• [Information supplied]
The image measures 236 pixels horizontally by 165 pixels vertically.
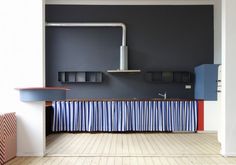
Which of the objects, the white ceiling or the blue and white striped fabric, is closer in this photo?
the blue and white striped fabric

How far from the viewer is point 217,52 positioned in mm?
8797

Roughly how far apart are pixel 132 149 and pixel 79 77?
380 centimetres

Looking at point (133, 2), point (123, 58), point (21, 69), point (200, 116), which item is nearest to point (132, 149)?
point (21, 69)

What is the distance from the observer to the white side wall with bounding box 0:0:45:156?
207 inches

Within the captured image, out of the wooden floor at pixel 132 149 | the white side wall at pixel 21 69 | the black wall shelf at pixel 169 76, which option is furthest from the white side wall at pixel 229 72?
the black wall shelf at pixel 169 76

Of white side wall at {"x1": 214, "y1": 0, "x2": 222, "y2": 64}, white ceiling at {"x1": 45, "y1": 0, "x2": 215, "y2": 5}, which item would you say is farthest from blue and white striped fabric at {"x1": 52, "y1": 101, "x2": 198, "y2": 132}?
white ceiling at {"x1": 45, "y1": 0, "x2": 215, "y2": 5}

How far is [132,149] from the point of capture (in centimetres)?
591

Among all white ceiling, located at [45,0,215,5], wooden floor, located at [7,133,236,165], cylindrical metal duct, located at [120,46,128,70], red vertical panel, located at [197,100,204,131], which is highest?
white ceiling, located at [45,0,215,5]

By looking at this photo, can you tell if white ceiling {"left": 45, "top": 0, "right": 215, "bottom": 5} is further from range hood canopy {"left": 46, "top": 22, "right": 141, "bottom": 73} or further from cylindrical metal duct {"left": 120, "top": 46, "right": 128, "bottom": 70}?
cylindrical metal duct {"left": 120, "top": 46, "right": 128, "bottom": 70}

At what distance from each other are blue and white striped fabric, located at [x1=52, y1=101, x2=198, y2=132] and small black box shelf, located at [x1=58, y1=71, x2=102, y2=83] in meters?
1.03

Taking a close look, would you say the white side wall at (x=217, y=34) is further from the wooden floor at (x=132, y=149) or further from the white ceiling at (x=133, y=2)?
the wooden floor at (x=132, y=149)

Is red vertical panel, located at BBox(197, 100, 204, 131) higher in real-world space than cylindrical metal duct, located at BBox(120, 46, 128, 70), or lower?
lower

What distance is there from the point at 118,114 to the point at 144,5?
3.56 metres

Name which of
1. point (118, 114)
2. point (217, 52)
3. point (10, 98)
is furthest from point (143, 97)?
point (10, 98)
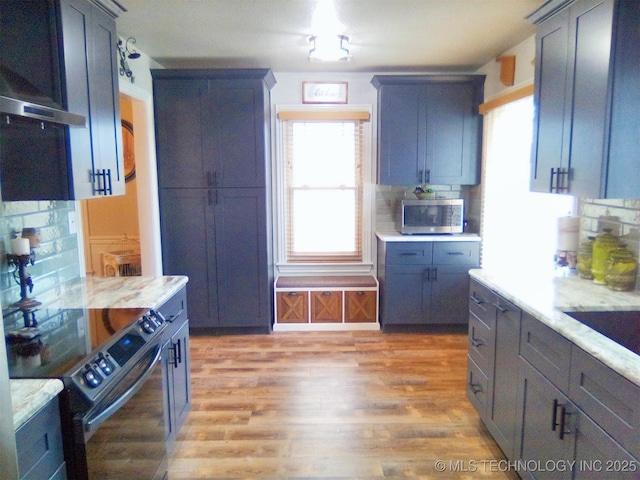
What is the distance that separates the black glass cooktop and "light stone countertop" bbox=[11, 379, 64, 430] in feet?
0.15

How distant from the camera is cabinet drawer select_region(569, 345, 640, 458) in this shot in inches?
48.2

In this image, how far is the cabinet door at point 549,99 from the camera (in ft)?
6.88

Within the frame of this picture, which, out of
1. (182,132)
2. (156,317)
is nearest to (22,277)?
(156,317)

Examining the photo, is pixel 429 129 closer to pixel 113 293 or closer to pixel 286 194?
pixel 286 194

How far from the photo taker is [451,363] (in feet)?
11.0

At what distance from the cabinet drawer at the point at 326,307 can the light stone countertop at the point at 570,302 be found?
1.83 meters

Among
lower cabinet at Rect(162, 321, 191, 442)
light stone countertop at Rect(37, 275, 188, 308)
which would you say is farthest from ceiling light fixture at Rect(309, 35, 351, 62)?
lower cabinet at Rect(162, 321, 191, 442)

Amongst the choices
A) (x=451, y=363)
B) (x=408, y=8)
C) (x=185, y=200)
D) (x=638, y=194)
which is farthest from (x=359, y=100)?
(x=638, y=194)

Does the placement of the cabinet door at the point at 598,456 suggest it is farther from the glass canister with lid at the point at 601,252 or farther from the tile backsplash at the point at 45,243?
the tile backsplash at the point at 45,243

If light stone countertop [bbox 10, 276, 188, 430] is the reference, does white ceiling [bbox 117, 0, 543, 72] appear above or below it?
above

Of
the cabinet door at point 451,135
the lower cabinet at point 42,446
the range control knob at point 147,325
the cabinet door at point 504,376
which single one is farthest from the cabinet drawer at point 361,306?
the lower cabinet at point 42,446

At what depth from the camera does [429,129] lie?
3.95 metres

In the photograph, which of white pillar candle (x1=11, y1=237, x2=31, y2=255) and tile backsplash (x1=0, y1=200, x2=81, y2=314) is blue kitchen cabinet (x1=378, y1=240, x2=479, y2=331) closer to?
tile backsplash (x1=0, y1=200, x2=81, y2=314)

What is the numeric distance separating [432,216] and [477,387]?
1.88m
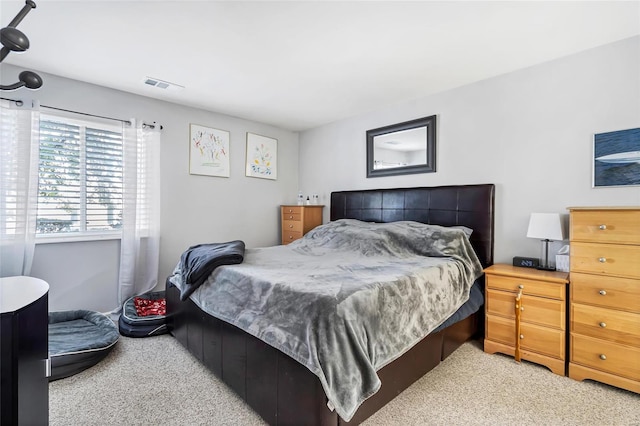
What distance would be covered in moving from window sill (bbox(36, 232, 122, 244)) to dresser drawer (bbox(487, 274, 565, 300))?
372 cm

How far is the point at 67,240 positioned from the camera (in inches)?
115

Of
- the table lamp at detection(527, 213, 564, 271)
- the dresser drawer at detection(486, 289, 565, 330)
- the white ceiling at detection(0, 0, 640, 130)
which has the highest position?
the white ceiling at detection(0, 0, 640, 130)

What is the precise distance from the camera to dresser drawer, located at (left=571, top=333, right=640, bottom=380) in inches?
72.8

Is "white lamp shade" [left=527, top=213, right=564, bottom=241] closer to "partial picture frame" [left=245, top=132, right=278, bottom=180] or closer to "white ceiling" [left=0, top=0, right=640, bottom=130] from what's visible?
"white ceiling" [left=0, top=0, right=640, bottom=130]

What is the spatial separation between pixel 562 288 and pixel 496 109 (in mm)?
1704

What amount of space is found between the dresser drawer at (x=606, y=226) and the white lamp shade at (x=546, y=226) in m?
0.23

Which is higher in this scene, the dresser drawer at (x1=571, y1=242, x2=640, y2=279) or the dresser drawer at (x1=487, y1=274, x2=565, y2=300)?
the dresser drawer at (x1=571, y1=242, x2=640, y2=279)

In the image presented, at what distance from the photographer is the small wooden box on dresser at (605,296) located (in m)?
1.86

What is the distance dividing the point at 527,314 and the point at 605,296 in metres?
0.48

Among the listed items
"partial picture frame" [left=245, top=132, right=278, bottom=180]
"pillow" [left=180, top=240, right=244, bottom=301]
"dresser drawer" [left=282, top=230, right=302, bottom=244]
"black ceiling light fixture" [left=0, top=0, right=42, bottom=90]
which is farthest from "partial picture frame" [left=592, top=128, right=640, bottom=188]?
"partial picture frame" [left=245, top=132, right=278, bottom=180]

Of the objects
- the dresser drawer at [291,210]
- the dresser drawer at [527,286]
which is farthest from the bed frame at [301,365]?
the dresser drawer at [291,210]

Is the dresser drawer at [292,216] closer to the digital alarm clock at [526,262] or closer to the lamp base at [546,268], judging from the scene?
the digital alarm clock at [526,262]

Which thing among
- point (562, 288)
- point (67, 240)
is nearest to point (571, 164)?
point (562, 288)

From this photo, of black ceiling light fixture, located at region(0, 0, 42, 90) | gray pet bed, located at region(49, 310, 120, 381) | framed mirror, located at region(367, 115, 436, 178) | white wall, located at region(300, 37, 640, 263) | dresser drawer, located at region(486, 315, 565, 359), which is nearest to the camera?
black ceiling light fixture, located at region(0, 0, 42, 90)
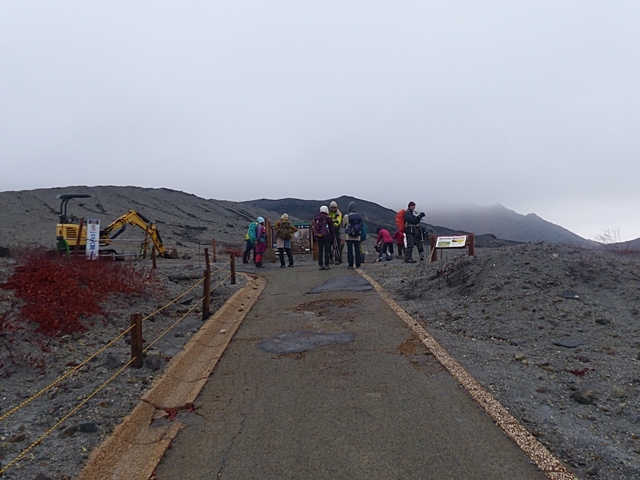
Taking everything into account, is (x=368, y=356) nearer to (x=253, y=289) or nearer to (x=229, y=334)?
(x=229, y=334)

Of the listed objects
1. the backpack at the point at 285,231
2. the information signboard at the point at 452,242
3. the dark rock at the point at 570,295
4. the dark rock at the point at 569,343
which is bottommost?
the dark rock at the point at 569,343

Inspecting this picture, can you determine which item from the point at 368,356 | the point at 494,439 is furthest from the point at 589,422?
the point at 368,356

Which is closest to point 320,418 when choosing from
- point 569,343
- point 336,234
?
point 569,343

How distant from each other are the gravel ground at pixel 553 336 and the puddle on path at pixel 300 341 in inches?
51.9

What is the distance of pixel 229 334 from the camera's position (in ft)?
25.8

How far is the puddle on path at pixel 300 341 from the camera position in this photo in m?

• [Task to complete] Rewrite all of the material above, replacing "white side wall" with "pale side wall" wherever it appears and keeping everything else unchanged. Leave the pictures out.

• [Full response]
The image measures 236 pixels horizontally by 165 pixels vertically.
Which of the objects, the white ceiling or the blue and white striped fabric, is closer in this photo?
the blue and white striped fabric

How far from the viewer is point 217,52 positioned in mm?
8797

Roughly how far apart are pixel 132 149 and pixel 79 77?
380 centimetres

Looking at point (133, 2), point (123, 58), point (21, 69), point (200, 116), which item is nearest to point (132, 149)?
point (21, 69)

What is the distance from the observer to the pale side wall with bounding box 0:0:45:156?
207 inches

Within the captured image, out of the wooden floor at pixel 132 149 | the pale side wall at pixel 21 69 | the black wall shelf at pixel 169 76, which option is furthest from the pale side wall at pixel 229 72?
the black wall shelf at pixel 169 76

Of pale side wall at {"x1": 214, "y1": 0, "x2": 222, "y2": 64}, white ceiling at {"x1": 45, "y1": 0, "x2": 215, "y2": 5}, which item would you say is farthest from blue and white striped fabric at {"x1": 52, "y1": 101, "x2": 198, "y2": 132}?
white ceiling at {"x1": 45, "y1": 0, "x2": 215, "y2": 5}

How far is [132,149] from the point of capture (in centimetres)?
591

Among all white ceiling, located at [45,0,215,5], wooden floor, located at [7,133,236,165], cylindrical metal duct, located at [120,46,128,70], red vertical panel, located at [197,100,204,131], which is highest?
white ceiling, located at [45,0,215,5]

By looking at this photo, can you tell if white ceiling {"left": 45, "top": 0, "right": 215, "bottom": 5} is further from range hood canopy {"left": 46, "top": 22, "right": 141, "bottom": 73} or further from cylindrical metal duct {"left": 120, "top": 46, "right": 128, "bottom": 70}?
cylindrical metal duct {"left": 120, "top": 46, "right": 128, "bottom": 70}

At what distance from each other are blue and white striped fabric, located at [x1=52, y1=101, x2=198, y2=132] and small black box shelf, located at [x1=58, y1=71, x2=102, y2=83] in meters?
1.03

Taking a close look, would you say the pale side wall at (x=217, y=34) is further from the wooden floor at (x=132, y=149) or further from the white ceiling at (x=133, y=2)?
the wooden floor at (x=132, y=149)

Is red vertical panel, located at BBox(197, 100, 204, 131) higher in real-world space than cylindrical metal duct, located at BBox(120, 46, 128, 70), or lower?
lower

What distance is there from the point at 118,114 to the point at 144,5?
3.56 metres

Name which of
1. point (118, 114)
2. point (217, 52)
3. point (10, 98)
is furthest from point (143, 97)?
point (10, 98)
What is the distance that separates the black glass cooktop and "light stone countertop" bbox=[11, 379, 64, 430] in feet?
0.15

How distant from the camera is cabinet drawer select_region(569, 345, 640, 458) in this shot in inches?
48.2

In this image, how far is the cabinet door at point 549,99 from the camera (in ft)?
6.88

Within the frame of this picture, which, out of
1. (182,132)
2. (156,317)
is nearest to (22,277)?
(156,317)

Examining the photo, is pixel 429 129 closer to pixel 113 293 or closer to pixel 286 194?
pixel 286 194

How far from the photo taker is [451,363] (in feet)?
11.0

At what distance from the cabinet drawer at the point at 326,307 can the light stone countertop at the point at 570,302 be found?
1.83 meters

Among
lower cabinet at Rect(162, 321, 191, 442)
light stone countertop at Rect(37, 275, 188, 308)
which would you say is farthest from ceiling light fixture at Rect(309, 35, 351, 62)?
lower cabinet at Rect(162, 321, 191, 442)

Amongst the choices
A) (x=451, y=363)
B) (x=408, y=8)
C) (x=185, y=200)
D) (x=638, y=194)
which is farthest from (x=359, y=100)?
(x=638, y=194)

Does the placement of the cabinet door at the point at 598,456 suggest it is farther from the glass canister with lid at the point at 601,252 or farther from the tile backsplash at the point at 45,243?
the tile backsplash at the point at 45,243

If light stone countertop [bbox 10, 276, 188, 430] is the reference, does white ceiling [bbox 117, 0, 543, 72] appear above or below it?
above

Of
the cabinet door at point 451,135
the lower cabinet at point 42,446
the range control knob at point 147,325
the cabinet door at point 504,376
which single one is farthest from the cabinet drawer at point 361,306?
the lower cabinet at point 42,446

At what depth from the camera does [429,129] lie?
3.95 metres

In the photograph, which of white pillar candle (x1=11, y1=237, x2=31, y2=255) and tile backsplash (x1=0, y1=200, x2=81, y2=314) is blue kitchen cabinet (x1=378, y1=240, x2=479, y2=331) closer to?
tile backsplash (x1=0, y1=200, x2=81, y2=314)

What is the numeric distance separating [432,216] and [477,387]?
1.88m
What distance would be covered in moving from window sill (bbox(36, 232, 122, 244)) to dresser drawer (bbox(487, 274, 565, 300))?
372 cm

How far is the point at 67,240 positioned from the camera (in inches)?
115

Of
- the table lamp at detection(527, 213, 564, 271)
- the dresser drawer at detection(486, 289, 565, 330)
- the white ceiling at detection(0, 0, 640, 130)
which has the highest position?
the white ceiling at detection(0, 0, 640, 130)

What is the precise distance from the camera to dresser drawer, located at (left=571, top=333, right=640, bottom=380) in inches?
72.8

Is "white lamp shade" [left=527, top=213, right=564, bottom=241] closer to "partial picture frame" [left=245, top=132, right=278, bottom=180] or closer to "white ceiling" [left=0, top=0, right=640, bottom=130] from what's visible?
"white ceiling" [left=0, top=0, right=640, bottom=130]

What is the spatial separation between pixel 562 288 and pixel 496 109 (in mm)?
1704

What amount of space is found between the dresser drawer at (x=606, y=226) and the white lamp shade at (x=546, y=226) in m?
0.23

Which is higher in this scene, the dresser drawer at (x1=571, y1=242, x2=640, y2=279) or the dresser drawer at (x1=487, y1=274, x2=565, y2=300)?
the dresser drawer at (x1=571, y1=242, x2=640, y2=279)

In the image presented, at what distance from the photographer is the small wooden box on dresser at (605,296) located (in m)?
1.86

What is the distance dividing the point at 527,314 and the point at 605,296 in metres?
0.48

Among the listed items
"partial picture frame" [left=245, top=132, right=278, bottom=180]
"pillow" [left=180, top=240, right=244, bottom=301]
"dresser drawer" [left=282, top=230, right=302, bottom=244]
"black ceiling light fixture" [left=0, top=0, right=42, bottom=90]
which is farthest from "partial picture frame" [left=592, top=128, right=640, bottom=188]?
"partial picture frame" [left=245, top=132, right=278, bottom=180]

Of the objects
- the dresser drawer at [291,210]
- the dresser drawer at [527,286]
which is farthest from the bed frame at [301,365]?
the dresser drawer at [291,210]

Is the dresser drawer at [292,216] closer to the digital alarm clock at [526,262] or closer to the lamp base at [546,268], judging from the scene?
the digital alarm clock at [526,262]

Which thing among
- point (562, 288)
- point (67, 240)
is nearest to point (571, 164)?
point (562, 288)

From this photo, of black ceiling light fixture, located at region(0, 0, 42, 90) | gray pet bed, located at region(49, 310, 120, 381) | framed mirror, located at region(367, 115, 436, 178) | white wall, located at region(300, 37, 640, 263) | dresser drawer, located at region(486, 315, 565, 359), which is nearest to the camera?
black ceiling light fixture, located at region(0, 0, 42, 90)
Taking everything into account, is (x=368, y=356) nearer to (x=253, y=289) or nearer to (x=229, y=334)?
(x=229, y=334)

Of the listed objects
1. the backpack at the point at 285,231
2. the information signboard at the point at 452,242
3. the dark rock at the point at 570,295
4. the dark rock at the point at 569,343
which is bottommost?
the dark rock at the point at 569,343

Inspecting this picture, can you determine which item from the point at 368,356 | the point at 494,439 is furthest from the point at 589,422?
the point at 368,356

Which is closest to point 320,418 when choosing from
- point 569,343
- point 336,234
?
point 569,343

How distant from each other are the gravel ground at pixel 553 336 and the puddle on path at pixel 300 341 in inches?
51.9

What is the distance of pixel 229 334 from the camera's position (in ft)?
25.8

How far is the puddle on path at pixel 300 341 from the camera position in this photo in m?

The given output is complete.